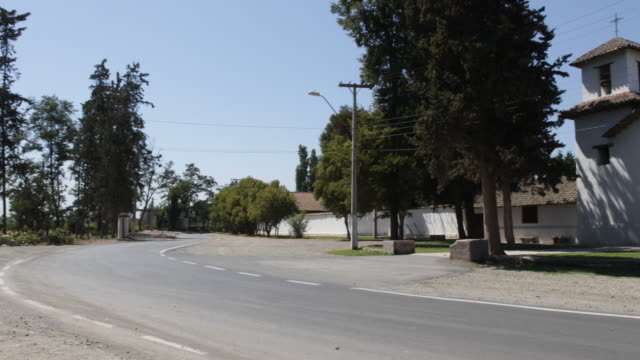 panshot of the area in front a a community college in calera de tango chile the road runs in front and is surrounded by a view trees calera de tango... - jesuit stock videos and b-roll footage
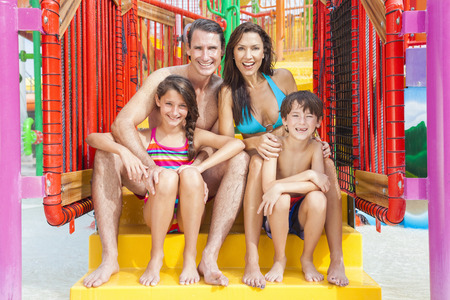 A happy family of mother, father and children, son and daughter, having fun on vacation at a water park Banco de Imagens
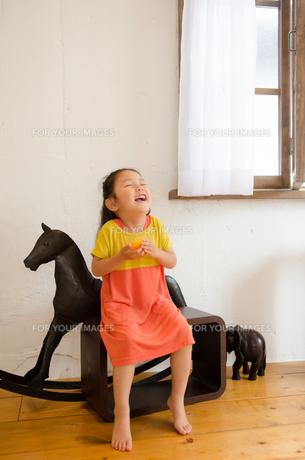オレンジを持って笑っている女の子 FYI01077585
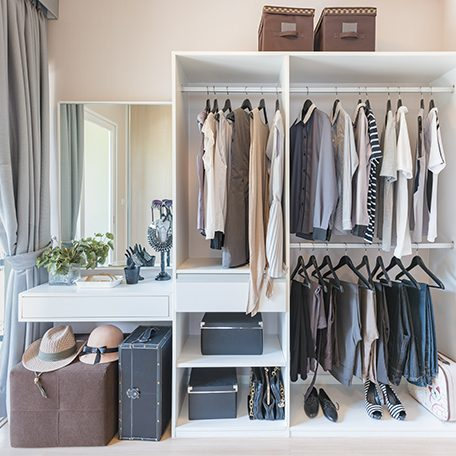 white wardobe and dressing table with clothes hanging in walk in closet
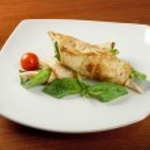 Rolled pancakes stuffed chicken — Stock Photo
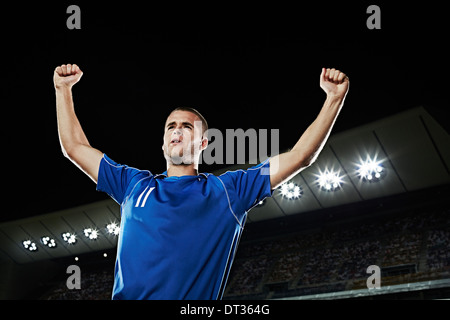 Soccer player cheering in stadium - Stock Photo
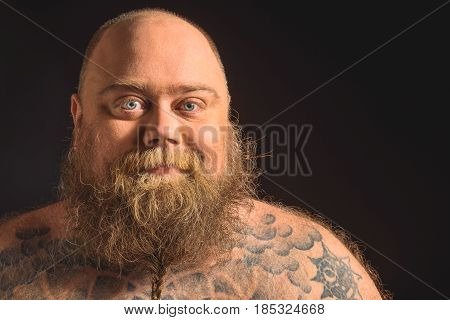 Portrait of happy fat nude man with tattoo on his body and large beard. He is standing and smiling. Isolated and copy space in right side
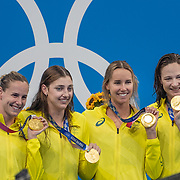 TOKYO, JAPAN - JULY 25: The Australian team of Bronte Campbell, Cate Campbell, Meg Harris and Emma Mckeon with their gold medals after their world record performance in the 4 x 100m Freestyle Relay for women during the Swimming Finals at the Tokyo Aquatic Centre at the Tokyo 2020 Summer Olympic Games on July 25, 2021 in Tokyo, Japan. (Photo by Tim Clayton/Corbis via Getty Images)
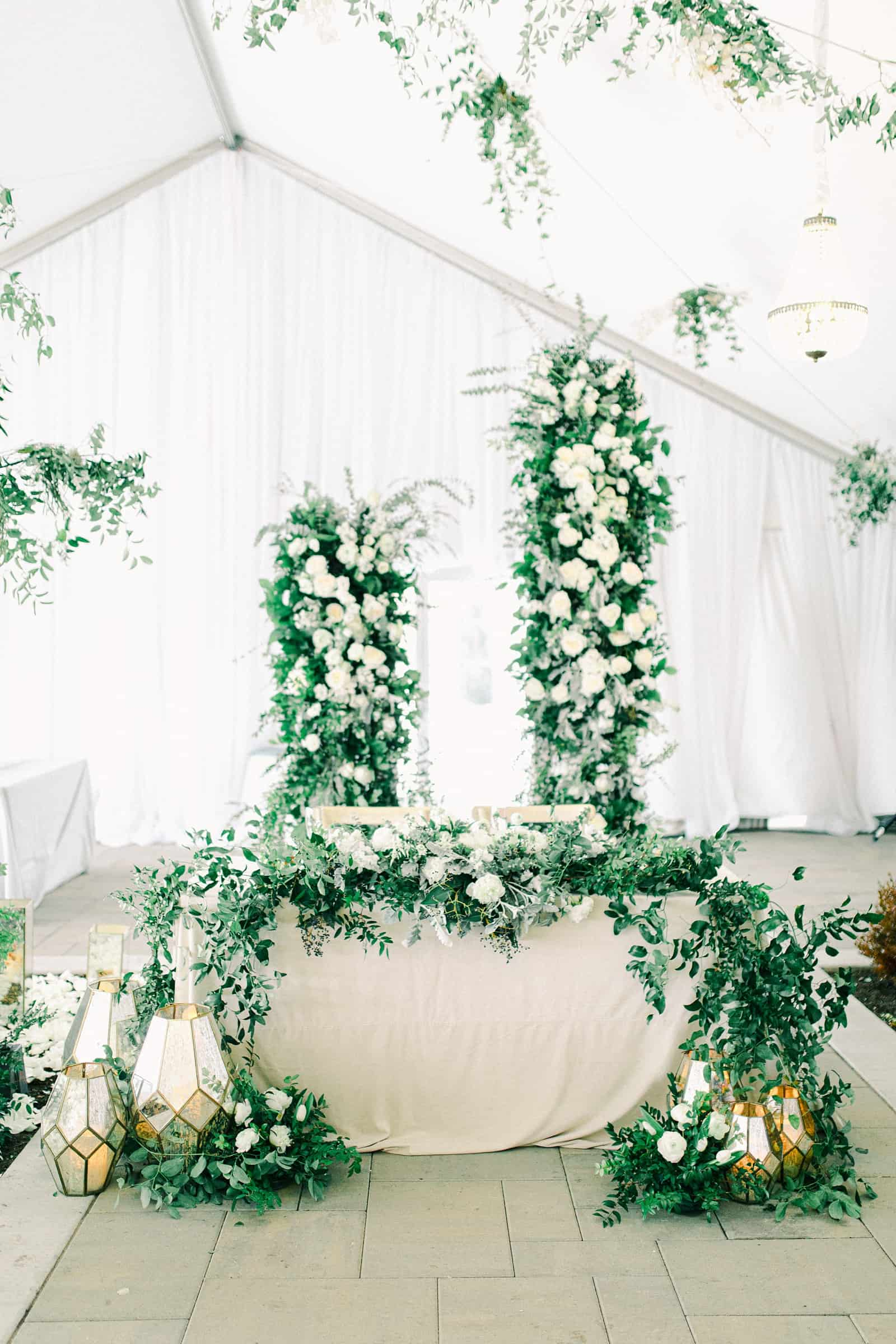 Luxury winter wedding at Willowbridge Estate in Boise, Idaho, floral arch with white flowers roses and greenery backdrop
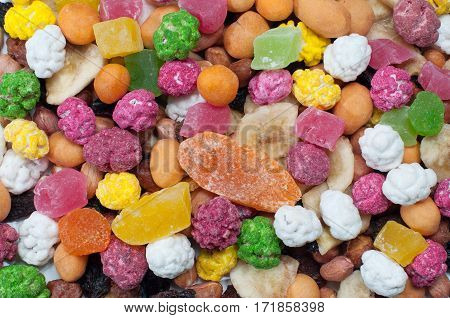 Dried fruits and nuts in sugar scattered even layer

******************************

Your objective> Restate every entry above word for word; no picture belongs in the copy.

Task result>
 panshot of the area in front a a community college in calera de tango chile the road runs in front and is surrounded by a view trees calera de tango... - jesuit stock videos and b-roll footage
 A happy family of mother, father and children, son and daughter, having fun on vacation at a water park Banco de Imagens
オレンジを持って笑っている女の子 FYI01077585
 white wardobe and dressing table with clothes hanging in walk in closet
 Rolled pancakes stuffed chicken — Stock Photo
 Soccer player cheering in stadium - Stock Photo
 Portrait of happy fat nude man with tattoo on his body and large beard. He is standing and smiling. Isolated and copy space in right side
 TOKYO, JAPAN - JULY 25: The Australian team of Bronte Campbell, Cate Campbell, Meg Harris and Emma Mckeon with their gold medals after their world record performance in the 4 x 100m Freestyle Relay for women during the Swimming Finals at the Tokyo Aquatic Centre at the Tokyo 2020 Summer Olympic Games on July 25, 2021 in Tokyo, Japan. (Photo by Tim Clayton/Corbis via Getty Images)
 Luxury winter wedding at Willowbridge Estate in Boise, Idaho, floral arch with white flowers roses and greenery backdrop
 Dried fruits and nuts in sugar scattered even layer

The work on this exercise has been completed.